BONDS & LEVIES:
The Seeds of
Funding for education in the state of Washington is complicated and can lead to questions about how schools receive the money needed to operate. The state of Washington is required to supply school districts with state funding for “basic education” which is based on what is referred to as a “prototypical model” representing the Legislature’s assumptions of what resources are required to provide the program of basic education.
Unfortunately, when the funding provided by the state does not cover the actual costs to operate, construct and maintain a school district, districts often utilize bonds and levies to bridge the gap. This local funding allows school districts to provide the structures and services communities rely on, which allows students to grow and thrive.
Grow & thrive with local support
There are three main types of levies. Click on a sign to read more.

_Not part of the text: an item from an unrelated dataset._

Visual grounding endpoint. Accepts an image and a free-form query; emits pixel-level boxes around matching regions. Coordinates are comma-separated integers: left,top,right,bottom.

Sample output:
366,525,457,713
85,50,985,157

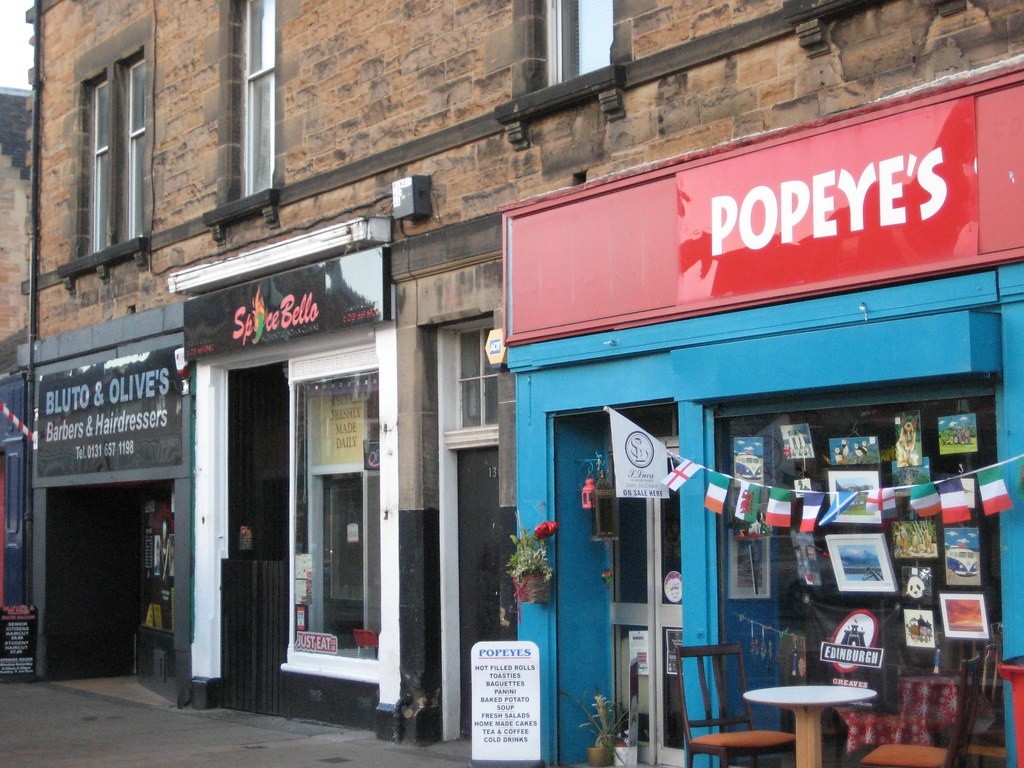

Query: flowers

A replacement levy is the renewal of an existing enrichment levy that is about to expire. Typically, if a district is asking for a replacement levy to be approved by voters, it means that it is simply the continuation of an existing tax.
Enrichment levies, also known as Educational Programs and Services (EP&O) and Maintenance and Operations (M&O levies), allow a school district to provide things like teachers, support staff, supplies and materials, or services that the state only partially funds. Funding provided by the state does not fully cover the actual costs to operate a school district, so enrichment levies bridge the gap in funding. Enrichment levies can be approved for up to four years.
Capital levies (which includes tech levies) fund things like modern technology, enhanced building security, and renovation projects. Capital levies can be approved for up to six years.
Transportation levies fund things like new buses or major repairs to older buses to prolong their useful life. Transportation levies can be approved for up to two years.